Welche Erwartungen hat der FKV-Boßelobmann an seine Mannschaft?

Walter:  

Der Erwartungsdruck ist hoch. Auch deshalb, weil es für den FKV und seine Werferinnen und Werfer ein Heimspiel ist. Die Vorteile liegen bei uns. Wir müssen sie nur nutzen. Aber wir dürfen nicht abheben sondern müssen auf dem Teppich bleiben.

ON:   

Drückt der Trainer kurz vor Beginn der Wettkämpfe auf die Euphorie-Bremse?

Walter:  

Nein, ganz bestimmt nicht. Es geht darum, dass unsere Teilnehmer die richtige Einstellung zum Wettkampf bekommen. Wir haben bei den Männern und Frauen gute Chancen, um das Gold in der Mannschaftswertung zu gewinnen. Vor allen Dingen bei den Männern haben wir einen homogenen Kader, der die Iren schlagen kann, was uns bisher nur einmal, nämlich 1992 in Cork, geglückt ist.
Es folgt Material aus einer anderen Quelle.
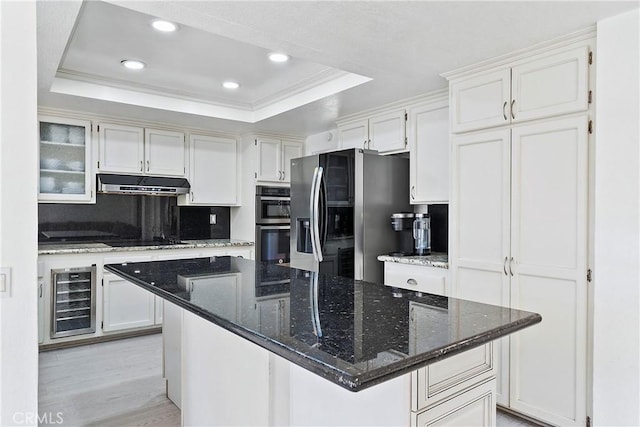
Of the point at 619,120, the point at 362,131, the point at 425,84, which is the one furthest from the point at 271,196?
the point at 619,120

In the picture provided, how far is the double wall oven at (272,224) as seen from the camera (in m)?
4.85

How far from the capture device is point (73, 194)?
3.98 metres

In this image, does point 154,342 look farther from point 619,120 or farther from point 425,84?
point 619,120

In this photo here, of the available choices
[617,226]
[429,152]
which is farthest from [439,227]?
[617,226]

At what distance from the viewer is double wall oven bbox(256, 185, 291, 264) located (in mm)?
4852

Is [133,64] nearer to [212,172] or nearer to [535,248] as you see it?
[212,172]

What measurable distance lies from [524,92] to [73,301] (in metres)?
3.96

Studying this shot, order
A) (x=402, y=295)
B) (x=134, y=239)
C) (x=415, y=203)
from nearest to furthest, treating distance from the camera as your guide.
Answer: (x=402, y=295)
(x=415, y=203)
(x=134, y=239)

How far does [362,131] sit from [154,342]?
279cm

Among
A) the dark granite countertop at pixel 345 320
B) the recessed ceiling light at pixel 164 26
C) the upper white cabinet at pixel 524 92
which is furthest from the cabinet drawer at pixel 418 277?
the recessed ceiling light at pixel 164 26

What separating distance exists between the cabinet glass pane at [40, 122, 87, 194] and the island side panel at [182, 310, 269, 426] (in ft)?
8.49

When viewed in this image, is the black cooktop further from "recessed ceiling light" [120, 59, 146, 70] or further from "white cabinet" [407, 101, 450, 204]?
"white cabinet" [407, 101, 450, 204]

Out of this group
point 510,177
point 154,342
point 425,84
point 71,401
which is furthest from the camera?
point 154,342

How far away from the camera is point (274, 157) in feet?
16.2
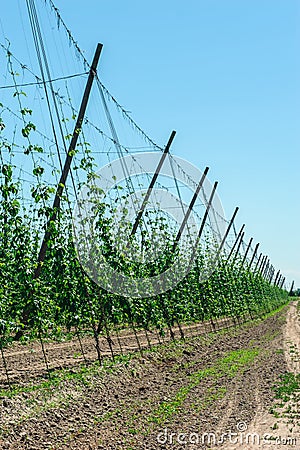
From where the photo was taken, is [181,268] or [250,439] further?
[181,268]

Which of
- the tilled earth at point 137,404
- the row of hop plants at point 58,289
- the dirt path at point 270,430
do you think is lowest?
the dirt path at point 270,430

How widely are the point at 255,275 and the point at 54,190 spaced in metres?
29.8

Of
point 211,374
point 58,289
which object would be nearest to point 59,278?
point 58,289

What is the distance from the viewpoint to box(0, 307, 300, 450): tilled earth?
260 inches

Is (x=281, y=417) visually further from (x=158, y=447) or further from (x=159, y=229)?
(x=159, y=229)

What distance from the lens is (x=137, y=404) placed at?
27.8 feet

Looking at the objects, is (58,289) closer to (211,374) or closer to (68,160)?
(68,160)

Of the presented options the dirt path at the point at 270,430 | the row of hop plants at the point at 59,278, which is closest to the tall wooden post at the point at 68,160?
the row of hop plants at the point at 59,278

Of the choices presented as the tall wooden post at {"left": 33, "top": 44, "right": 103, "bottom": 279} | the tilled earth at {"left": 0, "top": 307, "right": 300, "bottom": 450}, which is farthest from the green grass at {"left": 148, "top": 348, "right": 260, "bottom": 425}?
the tall wooden post at {"left": 33, "top": 44, "right": 103, "bottom": 279}

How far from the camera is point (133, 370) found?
10.5 metres

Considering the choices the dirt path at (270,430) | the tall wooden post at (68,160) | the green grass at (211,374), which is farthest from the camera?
the tall wooden post at (68,160)

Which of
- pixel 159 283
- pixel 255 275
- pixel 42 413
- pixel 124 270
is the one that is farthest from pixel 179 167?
pixel 255 275

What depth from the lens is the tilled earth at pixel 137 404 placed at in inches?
260

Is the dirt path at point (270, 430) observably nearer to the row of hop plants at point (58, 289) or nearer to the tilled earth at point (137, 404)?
the tilled earth at point (137, 404)
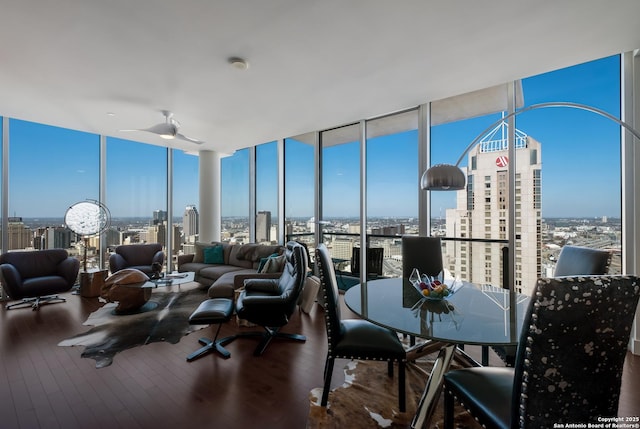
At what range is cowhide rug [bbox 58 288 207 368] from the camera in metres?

Das war ein großer Tag, den viele nicht vergessen haben. Dennoch müssen wir jetzt ernsthaft und konzentriert zur Sache gehen.

ON:    Wie sehen die Vorbereitungen bei den Aktiven aus?
Walter:  

Der Kader trifft sich zwei Mal zum gemeinsamen Training auf der Euro-Strecke. Beim ersten Termin Anfang Mai wurden erstaunliche Ergebnisse erzielt, die Hoffnung machen. Am kommenden Sonnabend gehts mit dem zweiten Trainingswerfen weiter. Dabei werfen Jugendliche zusammen mit den Erwachsenen. Das ist wichtig für die Motivation des Nachwuchses. Bei der Jugend haben wir große Medaillenhoffnungen. Erstmalig gibt es dort auch eine Mannschaftswertung. Unsere Aussichten auf einen Platz ganz oben auf dem Treppchen sind gut. Neben dem offiziellen Training bereitet sich jeder individuell auf die EM vor.
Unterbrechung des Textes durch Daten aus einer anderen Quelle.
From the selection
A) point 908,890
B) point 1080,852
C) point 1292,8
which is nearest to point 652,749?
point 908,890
ON:    Wie sehen diese Maßnahmen aus?
Walter:  

Ich kenne viele Werfer, die regelmäßig nach Halsbek fahren, um dort zu trainieren. Sie prägen sich die Feinheiten auf der Strecke ein, um im Wettkampf immer die passende Antwort parat zu haben. Ebenso halten sich die Aktiven mit Jogging fit oder sie gehen ins Fitnessstudio, um Kraft und Ausdauer zu tanken.

ON:   

Welche Voraussetzungen müssen die Aktiven mitbringen, um im Wettkampf vor den vielen Zuschauern bestehen zu können?

Walter:  

Wichtig ist, dass sich jeder Einzelne locker und unverkrampft auf das Match einlassen kann. Das ist nicht einfach, weil Tausende von Zuschauern an der Strecke stehen. Diese Situation ist nicht mit dem Training oder dem Ranglistenwerfen vergleichbar. Und weil es eine Ausnahmesituation ist, haben wir im Vorfeld für die Teilnehmer mentale Trainingskurse veranstaltet. Eine Expertin, die üblicherweise Piloten in Stresssituation schult, hat uns in kleinen Gruppen informiert, wie man mit Wettkampfsituation vernünftig umgeht. Beispielsweise Tipps, wie man sich im Trubel konzentriert und sich nicht ablenken lässt.

ON:   

Die Qualifikation zur EM im Eisenboßeln zeigte, dass jeder aus dem Kader für einen Tagessieg in Frage kommt. Soll heißen, jeder kann auch Europameister werden.

Walter:  

Es stimmt, dass mehrere Werfer für den Titel in Frage kommen. Das haben auch die Ergebnisse in der Qualifikation gezeigt. Wer mental gut drauf ist und das nötige Quentchen Glück auf der rauen Straße mit den vielen Unebenheiten hat, kommt aufs Treppchen.

ON:   

Einzelmedaille oder Mannschaftstitel. Was hat Vorrang?

Walter:  

Das Ergebnis mit der Mannschaft muss stimmen. Das hat vor Vorrang. Denn, wenn es mit der Mannschaft insgesamt gut läuft, wird es auch Medaillen für einzelne FKV-Boßeler geben.